★★★ UN BALLO IN MASCHERA, OPERA NORTH Dramatically muddled, musically satisfying account of a Verdi masterpiece
You’d expect a degree of mischief and bafflement in an opera about mistaken identity, closing with a scene set at a masked ball. But Tim Albery’s new Opera North Un ballo in maschera is confusing for the wrong reasons, its shortcomings all the more irritating compared how good the performance actually sounds. Verdi was forced by censors to relocate his 18th century Swedish shenanigans to Boston, his real life protagonists recast as nonsensical fakes (King Gustav becoming "Riccardo, Earl of Warwick").
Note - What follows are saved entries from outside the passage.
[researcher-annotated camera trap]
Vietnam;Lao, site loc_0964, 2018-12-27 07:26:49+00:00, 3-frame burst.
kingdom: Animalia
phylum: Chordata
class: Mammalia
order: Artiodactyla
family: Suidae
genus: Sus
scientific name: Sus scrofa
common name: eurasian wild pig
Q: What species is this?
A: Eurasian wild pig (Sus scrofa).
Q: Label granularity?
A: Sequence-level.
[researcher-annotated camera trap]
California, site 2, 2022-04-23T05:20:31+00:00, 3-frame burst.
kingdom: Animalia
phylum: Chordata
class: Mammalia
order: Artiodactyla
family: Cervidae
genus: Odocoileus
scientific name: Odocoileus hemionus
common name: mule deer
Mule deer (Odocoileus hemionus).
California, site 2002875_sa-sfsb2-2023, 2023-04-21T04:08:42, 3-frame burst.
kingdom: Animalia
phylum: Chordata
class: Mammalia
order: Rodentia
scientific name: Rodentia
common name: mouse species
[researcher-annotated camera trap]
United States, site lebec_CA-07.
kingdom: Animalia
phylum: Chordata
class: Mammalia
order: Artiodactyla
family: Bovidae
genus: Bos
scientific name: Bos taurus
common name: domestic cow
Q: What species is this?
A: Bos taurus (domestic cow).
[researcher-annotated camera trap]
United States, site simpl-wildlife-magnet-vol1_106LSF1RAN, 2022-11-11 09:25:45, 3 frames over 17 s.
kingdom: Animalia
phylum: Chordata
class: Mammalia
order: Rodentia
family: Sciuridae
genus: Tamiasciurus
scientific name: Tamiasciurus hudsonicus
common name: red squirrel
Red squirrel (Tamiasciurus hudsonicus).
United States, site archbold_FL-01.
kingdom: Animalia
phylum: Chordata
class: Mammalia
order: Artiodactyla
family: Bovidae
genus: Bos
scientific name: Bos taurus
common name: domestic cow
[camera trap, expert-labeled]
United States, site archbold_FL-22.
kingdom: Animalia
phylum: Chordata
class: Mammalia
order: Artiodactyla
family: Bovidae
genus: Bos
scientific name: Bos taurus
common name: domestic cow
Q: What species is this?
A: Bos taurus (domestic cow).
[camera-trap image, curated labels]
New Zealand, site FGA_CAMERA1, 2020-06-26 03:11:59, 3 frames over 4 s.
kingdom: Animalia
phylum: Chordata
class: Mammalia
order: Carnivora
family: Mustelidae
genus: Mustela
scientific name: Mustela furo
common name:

Albery sensibly returns us to Northern Europe, the sets and costumes suggesting that we’re in the mid-20th century.
Designer Hannah Clark’s dour colour scheme is pure Scandi-noir, though the grey suits worn by the chorus in the opening scene make it difficult to discern who’s who and who’s singing what. Rafael Rojas’s King Gustavo could be just another bloke in a nicely cut suit. He's more stressed-out senior manager than commanding head of state, complete with a capable PA in the form of a scene-stealing Tereza Gevorgyan as Oscar (pictured below). Rojas sings beautifully, if a little harshly at times, but he's a tad too sympathetic: we don't understand why he's so despised by those plotting against him.
Still, Antonio Somma’s lucid libretto and some of Verdi’s most viscerally entertaining music make the production whizz by, despite the incongruities piling up. Patricia Bardon’s commanding clairvoyant Ulrica is excellent, though why she’s dressed up to resemble Marlene Dietrich, holding court in what looks like the Black Lodge from David Lynch’s Twin Peaks, is left unexplained. Still, seeing the red drapes slowly rise is a visual treat, and it’s fun to watch Rojas disguised as a sea captain. As you’d expect, the forecast is stormy, Ulrica predicting that Gustavo will be killed by the next person to shake his hand. Inevitably, this turns out to be his best friend and advisor Anckarström, sympathetically portrayed by a fresh-voiced Philip Rhodes.
The most arresting singing comes from the Hungarian soprano Adrienn Miksch (pictured below with Rhodes) as Anckarström’s wife Amelia: her extended love scene with Gustavo at the start of Act II is riveting, her high pianissimo notes perched on the very edge of audibility. Glorious playing too from the company’s former music director Richard Farnes’s orchestra, the weeping cor anglais solo matching Miksch note for note. Farnes’s dynamic control is his greatest asset: he revels in Verdi’s quirky details and never lets the orchestra overwhelm his voices. The fortissimo chord which erupts when Gustavo and Amelia declare their love is overwhelming. They make a credible couple, his bluff, no-nonsense manner matched by her refinement. Miksch is especially good near the opening of the final act, accepting her husband’s brutal demands with heartbreaking stoicism.
The titular masked ball is unseen; instead, we see the guests catching their breath between dances. Having the entire cast bewigged in whiteface makeup is disconcerting, as if we’ve suddenly leapt back 200 years. Trying to spot Gustavo and Anckarström is like playing a live action version of Where’s Wally? And why is Gevorgyan’s Oscar now a young girl in a ball gown? I was baffled. Happily, outstanding chorus work and Farnes’s electrifying conducting save the day: the bleak close packs a mighty punch and we’re left wanting more. Decent, but not quite decent enough, especially given Albery’s excellent track record with this company.